Fast forward a couple of months and the females have begun to lay their eggs. At this time, the male becomes slightly more than tense, but actually aggressive if he thinks that someone is going to molest his mate or their eggs. Several times in the springtime, I have ran by a roosting female only to have the male fly up and down toward my head as it does its best impression of a P51 dive bomber. I have only been hit once by an aggressive male, but they get your attention quickly. Usually a little bit of arm waving will ward them off. Other times, the male will come waddling after me, hissing in a spiteful way for me to vacate the area. In either instance, they are serious about the business of incubating a family and have little patience with intruders or suspected enemies.
Then comes summer. The goslings are close by and they learn to run after mother and father away from apparent danger. They are teaching their young that it is much preferable to retreat rather than fight a larger "enemy". Finally, fall and winter come when they become a social gaggle again relying on the group and using the group's guidance for the best foraging spots, etc. When I see this protective, survivalist behavior of animals such as geese, it fills me with wonder. I don't struggle with the idea that God created and ordered existence and purpose within all of his creatures and creation. I don't ponder whether our world was created out of a random collision of matter. I see God's hand in everything around me and I wonder at the absurdity to think any other way. "Who else but God would have hard-wired their instincts in such a manner?", I would reflect. How else would they even know that survival is the preferred outcome if God had not written that in their instinct? For truly, if this is a random happen-stance then survival means nothing. Regarding humans, everything becomes relative and non-sensical to attempt to relate survival to our species, not to mention mores' and laws that govern our societies. It would all be meaningless if there was no God and His son the Lord Jesus Christ.

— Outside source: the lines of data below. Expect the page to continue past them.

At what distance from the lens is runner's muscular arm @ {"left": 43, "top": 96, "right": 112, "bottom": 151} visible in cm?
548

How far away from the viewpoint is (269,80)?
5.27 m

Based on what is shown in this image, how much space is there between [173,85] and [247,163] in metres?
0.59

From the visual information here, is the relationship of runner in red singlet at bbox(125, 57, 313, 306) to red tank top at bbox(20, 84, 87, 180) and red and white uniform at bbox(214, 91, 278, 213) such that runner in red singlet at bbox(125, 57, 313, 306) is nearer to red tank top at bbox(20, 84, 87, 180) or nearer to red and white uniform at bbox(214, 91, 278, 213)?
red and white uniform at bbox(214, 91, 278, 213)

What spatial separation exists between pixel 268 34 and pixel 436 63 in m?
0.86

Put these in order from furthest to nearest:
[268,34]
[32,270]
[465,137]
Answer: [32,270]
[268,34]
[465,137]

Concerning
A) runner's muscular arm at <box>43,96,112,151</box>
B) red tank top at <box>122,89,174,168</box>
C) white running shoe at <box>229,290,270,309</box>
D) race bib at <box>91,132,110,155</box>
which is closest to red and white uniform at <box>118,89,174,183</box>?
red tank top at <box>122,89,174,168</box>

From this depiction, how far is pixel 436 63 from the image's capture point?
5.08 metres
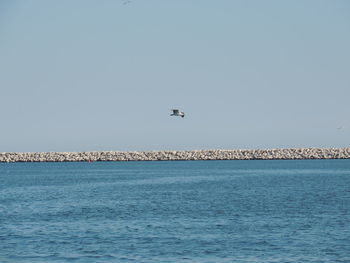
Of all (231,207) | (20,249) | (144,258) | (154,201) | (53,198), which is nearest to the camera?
(144,258)

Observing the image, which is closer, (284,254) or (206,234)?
(284,254)

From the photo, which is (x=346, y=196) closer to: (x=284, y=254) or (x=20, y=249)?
(x=284, y=254)

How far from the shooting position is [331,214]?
150 ft

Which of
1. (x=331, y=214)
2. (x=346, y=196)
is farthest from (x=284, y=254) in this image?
(x=346, y=196)

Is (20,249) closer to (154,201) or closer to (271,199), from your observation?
(154,201)

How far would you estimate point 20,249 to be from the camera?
106 feet

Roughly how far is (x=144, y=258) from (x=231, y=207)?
2157 cm

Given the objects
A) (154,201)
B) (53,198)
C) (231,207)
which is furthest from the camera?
(53,198)

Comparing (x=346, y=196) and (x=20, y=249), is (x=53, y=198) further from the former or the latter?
(x=20, y=249)

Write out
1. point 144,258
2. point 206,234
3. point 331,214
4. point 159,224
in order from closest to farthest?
point 144,258 < point 206,234 < point 159,224 < point 331,214

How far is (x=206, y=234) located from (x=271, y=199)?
73.2ft

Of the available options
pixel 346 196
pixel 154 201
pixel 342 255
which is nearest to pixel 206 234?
pixel 342 255

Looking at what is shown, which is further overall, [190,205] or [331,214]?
[190,205]

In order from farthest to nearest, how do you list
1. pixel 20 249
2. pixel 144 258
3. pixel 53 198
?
pixel 53 198, pixel 20 249, pixel 144 258
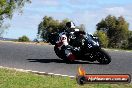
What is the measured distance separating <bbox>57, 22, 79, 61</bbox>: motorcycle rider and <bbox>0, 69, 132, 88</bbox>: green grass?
442 cm

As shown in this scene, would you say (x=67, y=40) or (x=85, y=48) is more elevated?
(x=67, y=40)

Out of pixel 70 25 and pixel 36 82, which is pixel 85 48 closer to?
pixel 70 25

Aldous Huxley, one of the originators of today's humanist movement, saw things much differently. To be able to capsulate one's thoughts and beliefs to fit his desired lifestyle, he wrote the following:
|I had motives for not wanting the world to have a meaning; consequently assumed that it had none, and was able without any difficulty to find satisfying reasons for this assumption. The philosopher who finds no meaning in the world is not concerned exclusively with a problem in metaphysics, he is also concerned to prove that there is no valid reason why he personally should not do as he wants to do, or why his friends should not seize political power and govern in the way that they find most advantageous to themselves... For myself, the philosophy of meaningless was essentially an instrument of liberation, sexual and political. -- Aldous Huxley in Ends and Means, 1937|
Mr. Huxley's notions are symptomatic of many in our world today that desire to see and understand this world as they want to. It is too upsetting and life-style threatening to think that there are laws written into the universe -- not only laws of survival such as the earlier example of geese, but laws of love, mercy, retribution, and judgment that are non-negotiable. As the laws of this universe are upheld by a loving and righteous God, there will always be those who would seek to dismiss the divine order as a fluke and random experience. Ordered living has no appeal to most who would attempt to dismiss a God of laws and statutes. (However, let the humanist or the atheist's house be robbed and we'll see if they don't cry for justice against their malefactor.) Either one must accept that the material universe is created by a divine power, or one must believe the fairy tale of "Once upon a time -- poof! Things just kind of came together!" If one comes to grips with the former, then they must understand that this God is not merely a "higher power" but more importantly is a God that sent His Son to redeem a lost race. The decision is always ours to make, either from our own self-deception or His Divine Logic.